Perinatal Outcome of Oligohydramnios in tertiary level hospital
DOI:
https://doi.org/10.3329/jdnmch.v31i1.84313Keywords:
Perinatal outcome, Oligohydramnios, Amniotic fluidsAbstract
Background: Oligohydramnios is being an upcoming challenge both for obstetrician and for pediatricians. Its incidence is 2.3% of all the pregnancies. It is often associated with post term pregnancy, premature rupture of membrane (PROM), intra uterine growth retardation (IUGR),congenital malformation, renal agenesis, obstructed uropathy etc. So, it is very important to assess amniotic fluid index (AFI) to find out the high-risk group of oligohydramnios.
Objective: To assess the effect of oligohydramnios on perinatal outcome.

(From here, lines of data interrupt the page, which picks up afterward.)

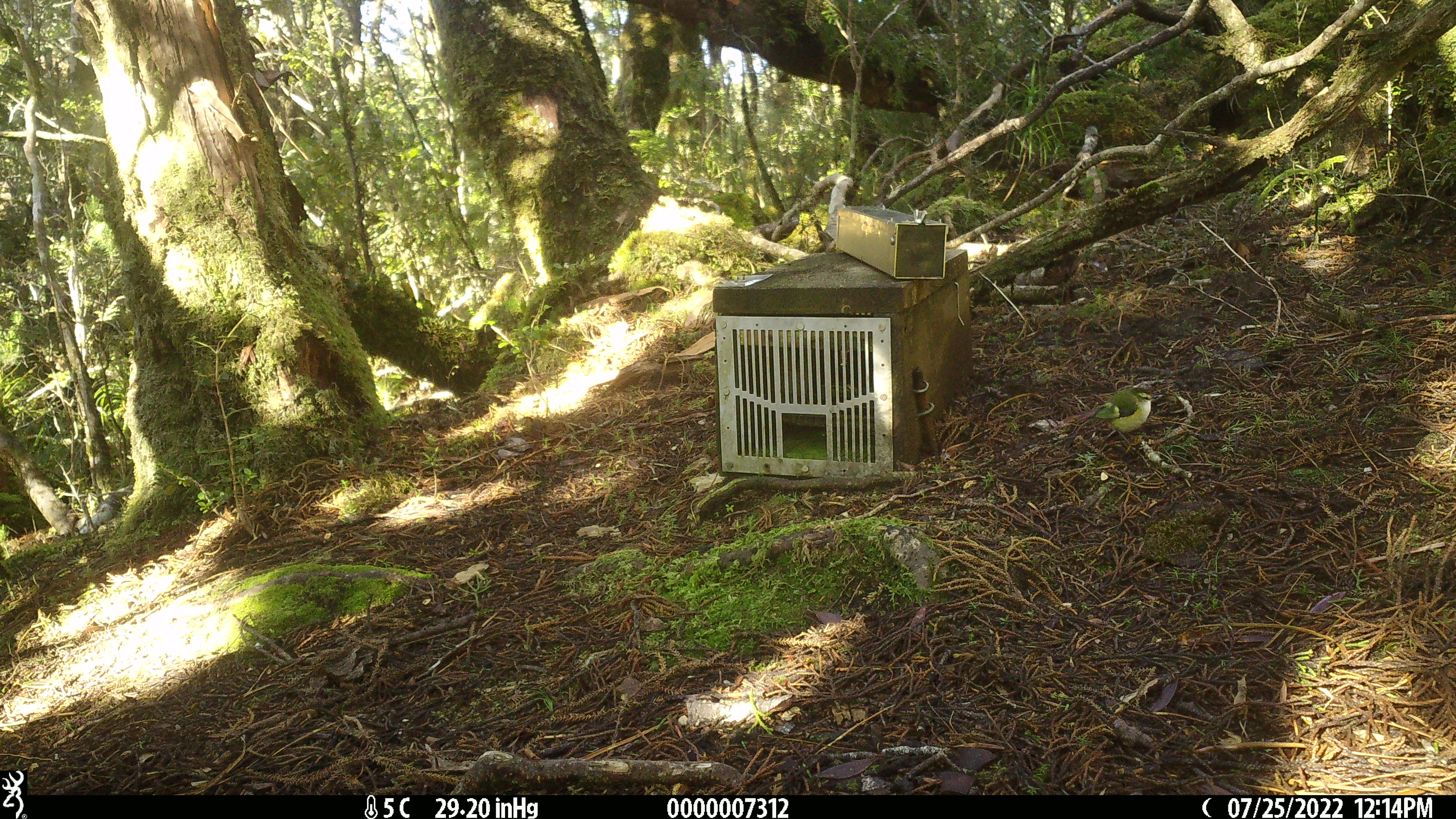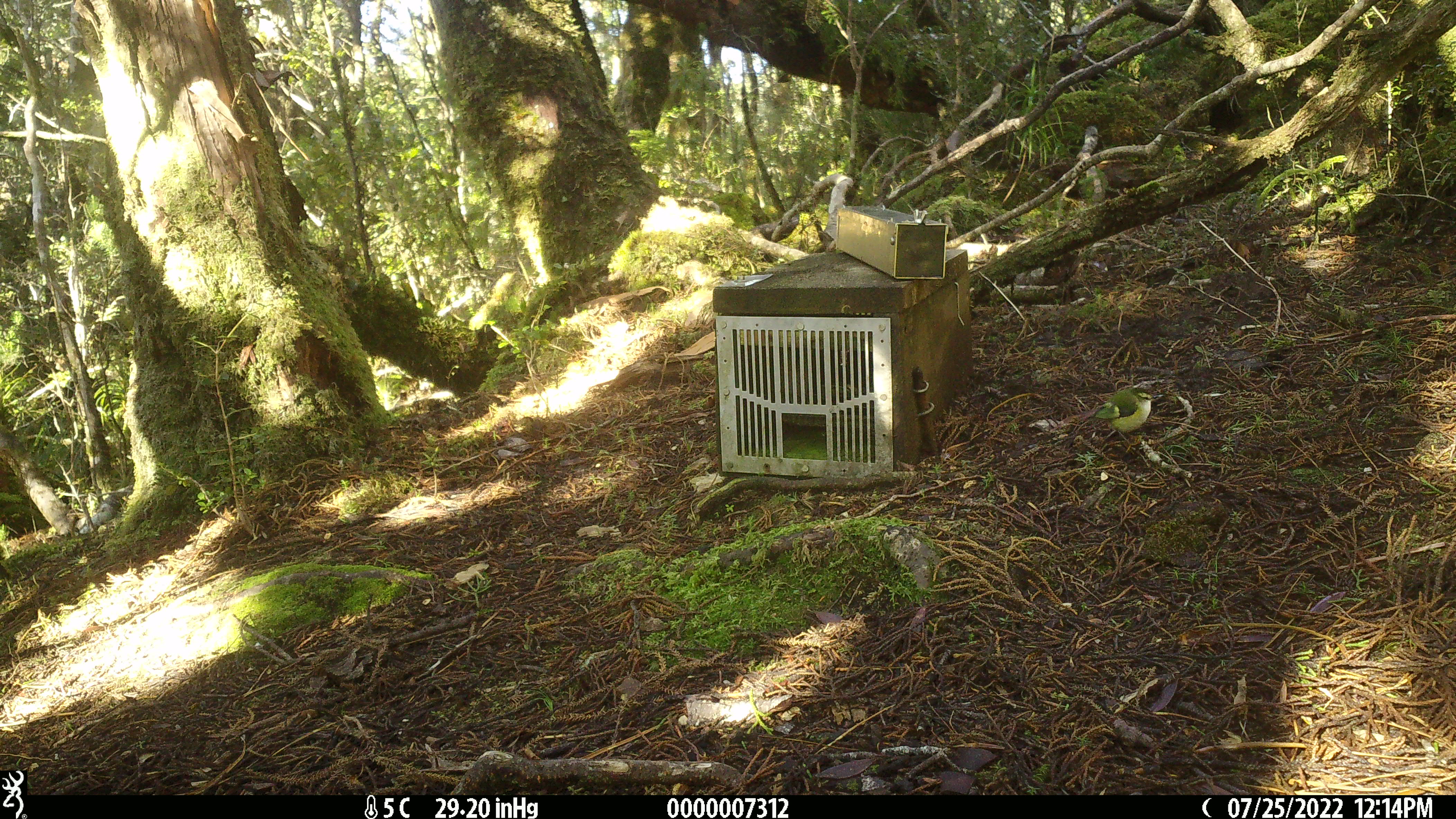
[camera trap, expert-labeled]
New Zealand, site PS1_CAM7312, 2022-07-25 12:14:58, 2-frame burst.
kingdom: Animalia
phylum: Chordata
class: Aves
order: Passeriformes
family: Acanthisittidae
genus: Acanthisitta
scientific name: Acanthisitta chloris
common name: rifleman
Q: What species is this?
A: Rifleman (Acanthisitta chloris).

Methods: This cross-sectional observational study was conducted at the Department of Obstetrics and Gynaecology of Dhaka National Medical College Hospital from April to September in 2019.Fifty-eight women admitted with isolated Oligohydramnions at term irrespective of their parity were included for the study subjects. The computer-aided statistical software SPSS version 22 was used to analyze the data that was collected through a pre-formed questionnaire. Tables and graphs were used to present the data.
Result: This study showed that among study group 42(72.4%) had borderline oligohydramnios and 16(27.6%) had severe oligohydramnios. In severe oligohydramnios group caesarean section was significantly higher than borderline oligohydramnios group. 20.7% were normal vaginal delivery, 3.4% were assisted vaginal delivery and 75.9% were caesarean section. Among 58 patients 29.3% were post term deliveries (41 to 42 completed weeks); 70.7% patients were delivered by 37 to 40 completed weeks. 39.7% babies had suffered from neonatal complications. Among them 22.4% suffered from birth asphyxia, 12.1% from meconium aspiration syndrome. Early neonatal death was 3.4% and still birth was 1.7% mainly due to severe birth asphyxia. Alive take home newborn were 94.8%. Among 55 alive babies, 41.8% babies were admitted in neonatal ICU.
Conclusion: Oligohydramnios was responsible for a significantly higher rate of LUCS due to fetal distress at term. Neonatal morbidity like admission in neonatal ward was 41.8% in women with oligohydramnios. Oligohydramnios was increasingly linked to perinatal and neonatal complications. Consequently, each case of oligohydramnios requires meticulous assessment, and appropriate preventive and therapeutic interventions should be implemented accordingly.